## Fully Asynchronous Rollout Example

This example shows a simple way to make rollout generation **fully asynchronous**: a single global worker is created once and then keeps running in the background, continuously pulling prompts and launching generation tasks. Training only needs to fetch already finished results.

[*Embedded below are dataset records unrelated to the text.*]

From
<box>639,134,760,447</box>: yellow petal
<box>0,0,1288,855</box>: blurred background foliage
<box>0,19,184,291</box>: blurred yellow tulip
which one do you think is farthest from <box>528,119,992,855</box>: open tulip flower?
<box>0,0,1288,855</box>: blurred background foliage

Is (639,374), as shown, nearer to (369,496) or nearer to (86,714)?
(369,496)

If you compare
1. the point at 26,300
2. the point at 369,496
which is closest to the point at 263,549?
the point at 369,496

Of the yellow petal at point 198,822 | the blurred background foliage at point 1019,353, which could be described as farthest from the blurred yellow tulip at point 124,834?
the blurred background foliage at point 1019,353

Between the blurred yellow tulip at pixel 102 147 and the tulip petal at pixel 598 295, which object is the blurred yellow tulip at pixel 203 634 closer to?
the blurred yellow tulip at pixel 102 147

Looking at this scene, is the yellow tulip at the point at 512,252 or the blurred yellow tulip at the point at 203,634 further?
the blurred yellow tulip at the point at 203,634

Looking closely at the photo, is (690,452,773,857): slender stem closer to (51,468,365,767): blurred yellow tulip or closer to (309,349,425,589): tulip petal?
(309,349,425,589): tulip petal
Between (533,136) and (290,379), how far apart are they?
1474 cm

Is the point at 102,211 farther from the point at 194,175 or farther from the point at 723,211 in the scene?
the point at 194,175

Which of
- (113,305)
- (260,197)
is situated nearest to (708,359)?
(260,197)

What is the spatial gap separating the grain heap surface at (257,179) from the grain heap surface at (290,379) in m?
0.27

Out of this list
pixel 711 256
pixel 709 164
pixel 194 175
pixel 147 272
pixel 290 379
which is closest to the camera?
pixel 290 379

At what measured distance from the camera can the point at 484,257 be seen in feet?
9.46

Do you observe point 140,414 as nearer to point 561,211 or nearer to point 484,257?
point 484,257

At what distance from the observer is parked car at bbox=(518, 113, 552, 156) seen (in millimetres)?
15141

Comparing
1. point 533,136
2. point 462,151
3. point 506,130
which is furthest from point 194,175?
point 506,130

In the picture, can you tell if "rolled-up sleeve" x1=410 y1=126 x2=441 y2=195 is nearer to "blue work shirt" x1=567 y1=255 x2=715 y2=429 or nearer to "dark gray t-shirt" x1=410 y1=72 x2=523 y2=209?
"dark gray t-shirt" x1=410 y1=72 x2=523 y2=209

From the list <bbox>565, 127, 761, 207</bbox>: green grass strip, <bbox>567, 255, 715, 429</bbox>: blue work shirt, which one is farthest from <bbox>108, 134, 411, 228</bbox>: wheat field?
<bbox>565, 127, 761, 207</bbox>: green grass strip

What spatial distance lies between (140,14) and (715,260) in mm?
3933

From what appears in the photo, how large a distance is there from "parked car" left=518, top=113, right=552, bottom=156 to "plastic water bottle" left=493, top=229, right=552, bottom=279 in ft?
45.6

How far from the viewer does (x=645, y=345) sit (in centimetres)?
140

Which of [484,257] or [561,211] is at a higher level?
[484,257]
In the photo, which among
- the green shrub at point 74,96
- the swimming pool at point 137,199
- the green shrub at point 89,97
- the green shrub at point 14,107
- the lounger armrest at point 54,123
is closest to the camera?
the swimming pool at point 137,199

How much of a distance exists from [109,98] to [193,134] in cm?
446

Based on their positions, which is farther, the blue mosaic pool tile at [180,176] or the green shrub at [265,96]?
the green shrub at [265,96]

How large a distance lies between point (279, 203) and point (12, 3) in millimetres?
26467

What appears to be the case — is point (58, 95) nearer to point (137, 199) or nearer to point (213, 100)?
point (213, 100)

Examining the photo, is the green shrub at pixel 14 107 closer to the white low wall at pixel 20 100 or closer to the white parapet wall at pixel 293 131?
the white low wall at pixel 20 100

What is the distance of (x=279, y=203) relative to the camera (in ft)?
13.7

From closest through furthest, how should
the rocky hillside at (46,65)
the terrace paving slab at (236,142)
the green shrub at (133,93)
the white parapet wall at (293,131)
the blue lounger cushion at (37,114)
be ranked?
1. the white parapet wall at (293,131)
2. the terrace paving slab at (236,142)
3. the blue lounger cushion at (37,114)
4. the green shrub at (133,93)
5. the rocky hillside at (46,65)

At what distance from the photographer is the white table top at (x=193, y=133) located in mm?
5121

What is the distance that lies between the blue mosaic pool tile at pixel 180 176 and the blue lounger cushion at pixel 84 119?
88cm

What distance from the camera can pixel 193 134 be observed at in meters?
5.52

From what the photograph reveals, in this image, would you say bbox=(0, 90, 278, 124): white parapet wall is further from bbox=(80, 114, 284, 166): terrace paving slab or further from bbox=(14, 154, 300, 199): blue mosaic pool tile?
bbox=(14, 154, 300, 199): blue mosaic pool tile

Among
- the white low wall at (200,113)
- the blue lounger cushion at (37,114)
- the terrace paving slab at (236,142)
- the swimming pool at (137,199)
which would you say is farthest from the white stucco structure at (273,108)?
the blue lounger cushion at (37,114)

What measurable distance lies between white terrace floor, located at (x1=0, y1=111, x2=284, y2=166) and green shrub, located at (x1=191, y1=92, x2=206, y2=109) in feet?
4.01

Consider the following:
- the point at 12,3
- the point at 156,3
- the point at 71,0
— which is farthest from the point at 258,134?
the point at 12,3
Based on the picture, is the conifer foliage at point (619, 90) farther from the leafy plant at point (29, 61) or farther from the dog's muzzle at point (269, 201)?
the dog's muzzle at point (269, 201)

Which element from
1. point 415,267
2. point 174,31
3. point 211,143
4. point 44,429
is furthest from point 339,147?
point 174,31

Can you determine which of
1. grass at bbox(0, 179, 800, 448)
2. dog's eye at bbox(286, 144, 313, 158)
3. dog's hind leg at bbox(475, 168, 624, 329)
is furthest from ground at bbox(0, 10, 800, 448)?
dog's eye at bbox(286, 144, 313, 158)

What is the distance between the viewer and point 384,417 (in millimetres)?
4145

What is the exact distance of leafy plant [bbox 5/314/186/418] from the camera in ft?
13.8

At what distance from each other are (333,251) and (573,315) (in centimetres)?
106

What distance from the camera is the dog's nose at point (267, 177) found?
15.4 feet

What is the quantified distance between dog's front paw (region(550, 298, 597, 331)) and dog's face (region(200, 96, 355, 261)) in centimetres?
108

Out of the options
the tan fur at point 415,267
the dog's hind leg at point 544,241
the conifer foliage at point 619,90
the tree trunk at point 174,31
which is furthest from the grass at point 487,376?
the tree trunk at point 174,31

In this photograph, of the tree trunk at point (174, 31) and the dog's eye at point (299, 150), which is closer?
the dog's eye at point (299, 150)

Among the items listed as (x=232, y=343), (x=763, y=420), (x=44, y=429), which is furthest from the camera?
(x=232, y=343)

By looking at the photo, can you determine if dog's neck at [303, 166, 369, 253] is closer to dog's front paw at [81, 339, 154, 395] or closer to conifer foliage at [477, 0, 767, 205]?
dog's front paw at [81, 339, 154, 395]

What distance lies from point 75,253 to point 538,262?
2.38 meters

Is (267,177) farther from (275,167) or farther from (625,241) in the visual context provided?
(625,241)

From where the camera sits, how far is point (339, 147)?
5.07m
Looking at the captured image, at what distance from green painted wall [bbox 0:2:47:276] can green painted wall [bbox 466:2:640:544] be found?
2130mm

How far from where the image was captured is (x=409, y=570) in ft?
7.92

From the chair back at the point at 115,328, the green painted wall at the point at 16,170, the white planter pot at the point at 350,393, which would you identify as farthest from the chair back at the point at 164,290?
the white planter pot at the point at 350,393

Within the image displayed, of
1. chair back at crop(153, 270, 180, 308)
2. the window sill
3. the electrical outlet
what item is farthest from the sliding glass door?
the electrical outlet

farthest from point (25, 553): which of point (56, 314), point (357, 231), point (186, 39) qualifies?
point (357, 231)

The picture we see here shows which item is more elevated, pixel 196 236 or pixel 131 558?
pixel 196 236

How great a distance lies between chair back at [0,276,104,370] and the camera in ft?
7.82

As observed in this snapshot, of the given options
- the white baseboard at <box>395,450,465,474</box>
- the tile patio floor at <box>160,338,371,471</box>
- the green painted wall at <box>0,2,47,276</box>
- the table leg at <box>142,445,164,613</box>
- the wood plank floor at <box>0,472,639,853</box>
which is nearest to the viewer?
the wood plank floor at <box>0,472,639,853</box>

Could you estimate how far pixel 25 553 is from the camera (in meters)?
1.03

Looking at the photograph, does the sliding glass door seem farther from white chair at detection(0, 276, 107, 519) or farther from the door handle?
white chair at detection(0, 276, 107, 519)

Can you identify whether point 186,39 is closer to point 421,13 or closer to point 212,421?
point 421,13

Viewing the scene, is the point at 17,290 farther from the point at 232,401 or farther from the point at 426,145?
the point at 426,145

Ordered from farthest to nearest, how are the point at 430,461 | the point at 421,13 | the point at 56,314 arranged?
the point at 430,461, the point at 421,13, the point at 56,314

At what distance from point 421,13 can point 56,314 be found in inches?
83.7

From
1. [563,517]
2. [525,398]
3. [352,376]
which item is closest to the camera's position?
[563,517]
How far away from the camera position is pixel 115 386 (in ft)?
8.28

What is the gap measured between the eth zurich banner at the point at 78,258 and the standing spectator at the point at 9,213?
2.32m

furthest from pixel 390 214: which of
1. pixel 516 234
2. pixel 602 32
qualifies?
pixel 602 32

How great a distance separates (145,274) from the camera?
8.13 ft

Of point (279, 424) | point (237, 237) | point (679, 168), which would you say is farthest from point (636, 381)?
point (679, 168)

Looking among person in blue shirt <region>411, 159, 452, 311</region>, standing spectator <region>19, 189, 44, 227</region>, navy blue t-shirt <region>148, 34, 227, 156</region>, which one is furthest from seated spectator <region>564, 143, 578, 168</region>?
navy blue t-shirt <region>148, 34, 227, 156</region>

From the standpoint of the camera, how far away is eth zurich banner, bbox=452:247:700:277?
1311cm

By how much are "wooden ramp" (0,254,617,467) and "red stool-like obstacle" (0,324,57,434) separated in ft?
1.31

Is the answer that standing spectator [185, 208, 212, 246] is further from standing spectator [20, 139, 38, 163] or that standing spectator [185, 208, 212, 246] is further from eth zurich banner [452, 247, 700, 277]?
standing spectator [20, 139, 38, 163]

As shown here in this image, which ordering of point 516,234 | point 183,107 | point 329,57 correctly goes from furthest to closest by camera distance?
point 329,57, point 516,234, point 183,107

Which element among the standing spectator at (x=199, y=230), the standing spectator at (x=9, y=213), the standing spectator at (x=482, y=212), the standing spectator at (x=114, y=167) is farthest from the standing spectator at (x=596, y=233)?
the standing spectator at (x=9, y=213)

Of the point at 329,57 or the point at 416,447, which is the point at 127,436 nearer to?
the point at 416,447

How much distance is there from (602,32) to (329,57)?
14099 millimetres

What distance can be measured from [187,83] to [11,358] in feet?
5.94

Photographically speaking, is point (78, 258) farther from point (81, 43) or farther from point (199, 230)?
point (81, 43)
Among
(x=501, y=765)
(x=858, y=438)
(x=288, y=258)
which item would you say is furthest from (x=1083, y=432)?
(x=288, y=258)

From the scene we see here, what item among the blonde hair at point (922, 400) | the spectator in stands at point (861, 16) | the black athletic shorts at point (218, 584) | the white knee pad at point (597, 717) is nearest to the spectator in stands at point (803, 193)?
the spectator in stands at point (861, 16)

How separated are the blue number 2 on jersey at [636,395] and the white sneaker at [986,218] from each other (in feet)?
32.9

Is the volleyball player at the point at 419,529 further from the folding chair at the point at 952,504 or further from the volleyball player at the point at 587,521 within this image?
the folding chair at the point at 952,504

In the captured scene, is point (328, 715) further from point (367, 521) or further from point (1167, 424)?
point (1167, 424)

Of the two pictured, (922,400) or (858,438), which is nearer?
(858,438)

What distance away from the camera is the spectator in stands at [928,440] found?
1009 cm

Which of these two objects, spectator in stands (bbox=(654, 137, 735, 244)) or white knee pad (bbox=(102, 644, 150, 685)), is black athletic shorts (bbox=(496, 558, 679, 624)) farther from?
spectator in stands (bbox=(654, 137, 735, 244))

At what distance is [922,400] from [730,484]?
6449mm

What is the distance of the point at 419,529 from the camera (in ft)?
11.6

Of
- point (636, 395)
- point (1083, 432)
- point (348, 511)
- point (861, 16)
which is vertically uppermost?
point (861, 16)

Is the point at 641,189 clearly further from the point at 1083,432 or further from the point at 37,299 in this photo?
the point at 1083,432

This removes the per‑step wait that happens in the normal synchronous style.

### Files
* `fully_async_rollout.py`: global async worker + `generate_rollout_fully_async` entry.
* `run-qwen3-4b-fully_async.sh`: example launch script with Qwen3‑4B.

### Prerequisite
First set up model & environment following the Qwen3-4B example.

### Quick Start
```bash
cd slime
bash examples/fully_async/run-qwen3-4b-fully_async.sh
```
You should see log lines like:
```
Creating new global async worker...
Continuous async rollout worker started
```

### How It Works (Very Short)
* First call: create `AsyncRolloutWorker` (thread + asyncio loop).
* Loop keeps up to `--rollout-batch-size` tasks in flight using `generate_and_rm_group`.
* Completed groups are pushed into a queue; caller drains until it has enough samples.
* Worker is stopped automatically at process exit.

### Limitations
* No evaluation mode.
* Ordering is best effort (sorted at the end by index).
* Minimal error handling.

### Config Differences (2 Key Points)
To enable the fully async pattern there are only two changes compared to a normal run:

1. Use the async training driver: `train_async.py` (not `train.py`).
2. Set the rollout function path:
	```bash
	--rollout-function-path fully_async_rollout.generate_rollout_fully_async
	```

Why is it still "fully" async although `train_async.py` itself schedules rollouts step‑by‑step?

Because the real generation work is done by a **persistent background worker** created in `generate_rollout_fully_async`. Each call from `train_async.py` only drains already completed samples from the worker's output queue; the worker has been continuously generating since the first call. Thus rollout production (model inference) and training consume happen in parallel with minimal waiting.